If we observe by adjusting the lengths appropriately, we can see that \(\max(\max(S_1),\max(S_2),\max(S_3))=0\) is not achievable.

\(\max(\max(S_1),\max(S_2),\max(S_3))=1\) is always achievable. This can be constructed in multiple ways.

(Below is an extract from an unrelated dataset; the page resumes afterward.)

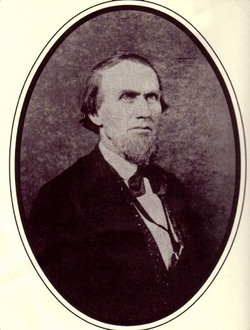 Capt William Van Davis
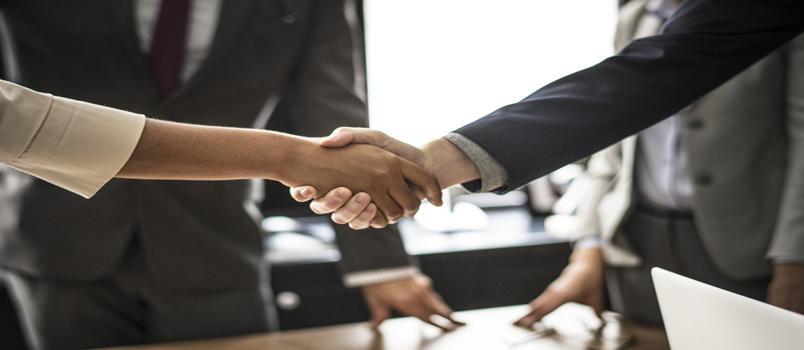 customer success vs customer support deal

We show two solutions, and in both cases, it is easy to verify that the length constraints are satisfied.

Writer’s solution

• \(S_1\): a sequence concatenating \(X\) \(1\)s and \(Y\) \(0\)s in this order
• \(S_2\): a sequence consisting of \(Z\) \(1\)s
• \(S_3\): a sequence concatenating \(Y\) \(0\)s and \(Z\) \(1\)s in this order

satisfies the conditions.

Admin/Tester’s solution

• \(S_1\): a sequence concatenating \(X\) \(0\)s and \(Y-X\) \(1\)s in this order
• \(S_2\): a sequence consisting of \(Z\) \(0\)s
• \(S_3\): a sequence concatenating \(Z\) \(0\)s and \(Y-X\) \(1\)s in this order

satisfies the conditions. (With this solution, you don’t need to case-split for \(X=Y\), so it might be easier. Though it’s a minor difference.)

Implementation Example (Python (Codon 0.19.3), 27ms)

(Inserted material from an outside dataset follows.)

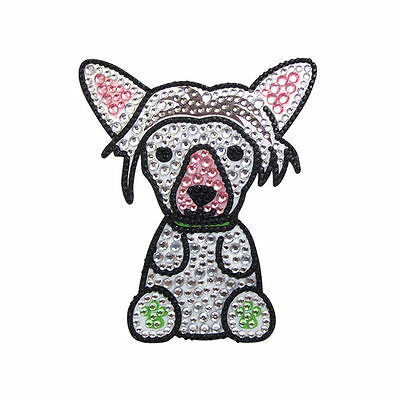 Chinese Crested Rhinestone Decal Sticker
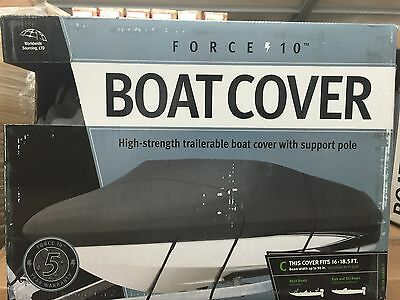 Force 10 Model C High  Strength Trailerable Boat Cover 16 - 18.5 ft Boats NEW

X, Y, Z = [int(i) for i in input().split()]

if X == Y:
    print(X, " ".join(["0"] * X))
    print(Z, " ".join(["0"] * Z))
    print(Z, " ".join(["0"] * Z))

else:
    print(X + Y, " ".join(["1"] * X + ["0"] * Y))
    print(Z, " ".join(["1"] * Z))
    print(Y + Z, " ".join(["0"] * Y + ["1"] * Z))

Bonus!: Let \(X\) be the maximum value of the length of sequences that can be output. When the output format is correct, create an output validator that definitely returns the correct judgment result with computational complexity \(O(X^2)\).